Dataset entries
================================

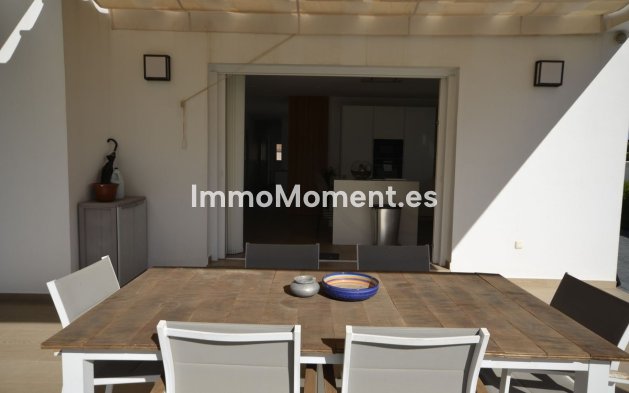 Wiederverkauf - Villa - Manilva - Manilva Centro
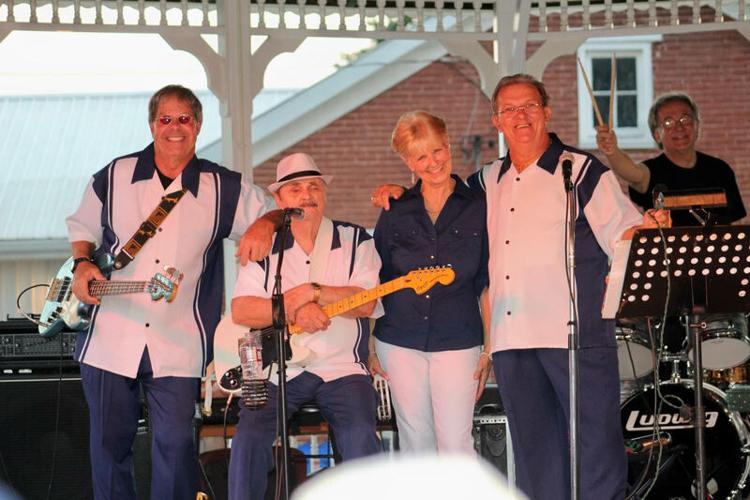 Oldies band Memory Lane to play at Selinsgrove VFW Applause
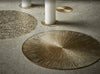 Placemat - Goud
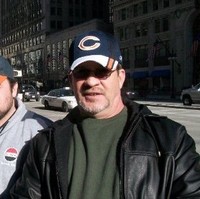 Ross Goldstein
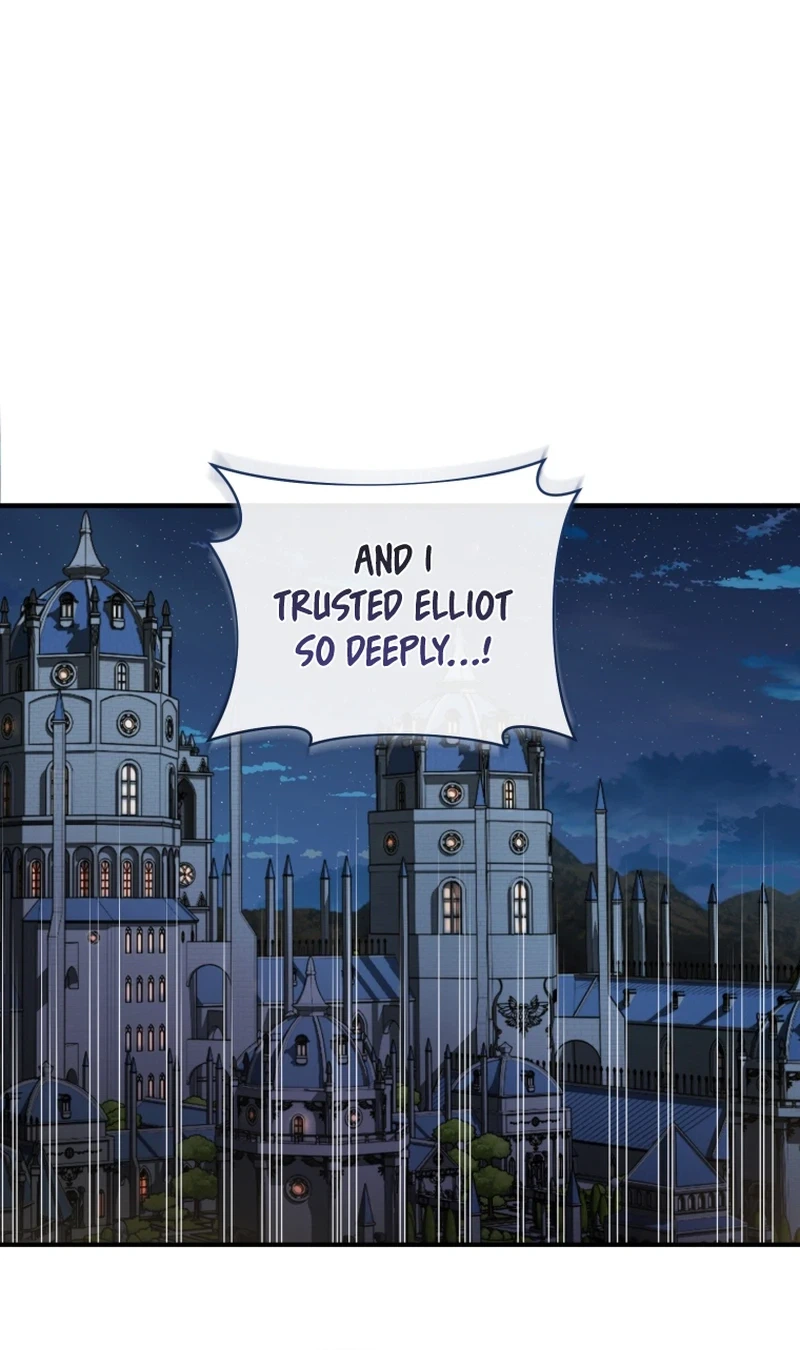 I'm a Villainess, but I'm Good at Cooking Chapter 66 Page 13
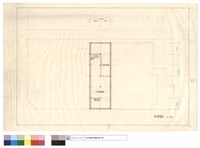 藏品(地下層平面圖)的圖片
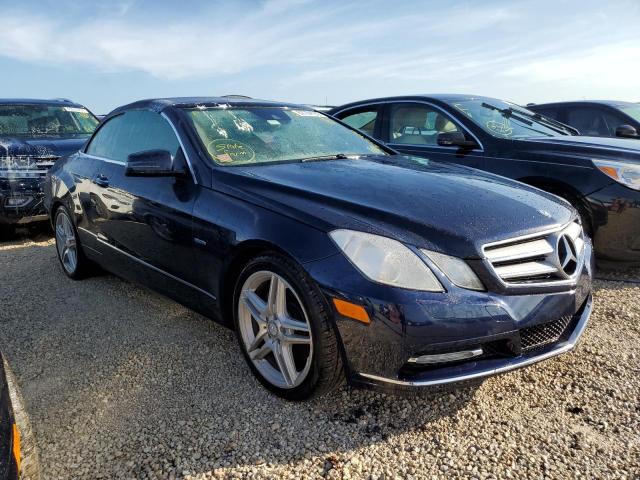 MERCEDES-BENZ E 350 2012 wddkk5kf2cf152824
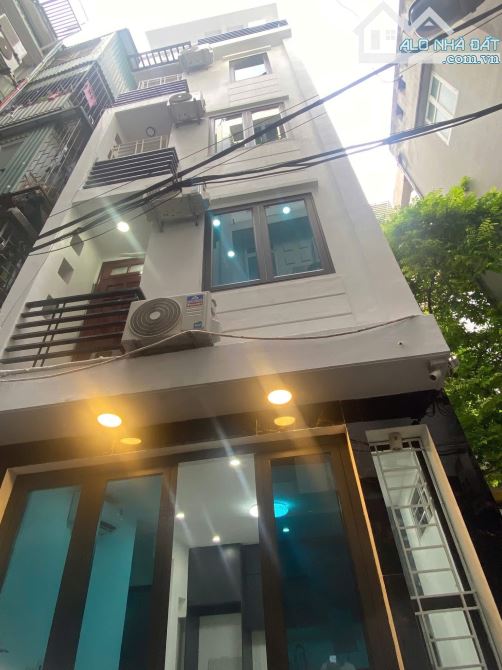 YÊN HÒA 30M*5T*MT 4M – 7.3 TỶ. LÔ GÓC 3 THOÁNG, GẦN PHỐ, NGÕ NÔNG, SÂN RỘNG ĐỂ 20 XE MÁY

================================

EXERCISE REQUIREMENTS
Beginning with the line where "Ross Goldstein" appears, restate word for word every line down to the last one in the data, but keep the pictures out.

WRITTEN REPLY
 Ross Goldstein
 I'm a Villainess, but I'm Good at Cooking Chapter 66 Page 13
 藏品(地下層平面圖)的圖片
 MERCEDES-BENZ E 350 2012 wddkk5kf2cf152824
 YÊN HÒA 30M*5T*MT 4M – 7.3 TỶ. LÔ GÓC 3 THOÁNG, GẦN PHỐ, NGÕ NÔNG, SÂN RỘNG ĐỂ 20 XE MÁY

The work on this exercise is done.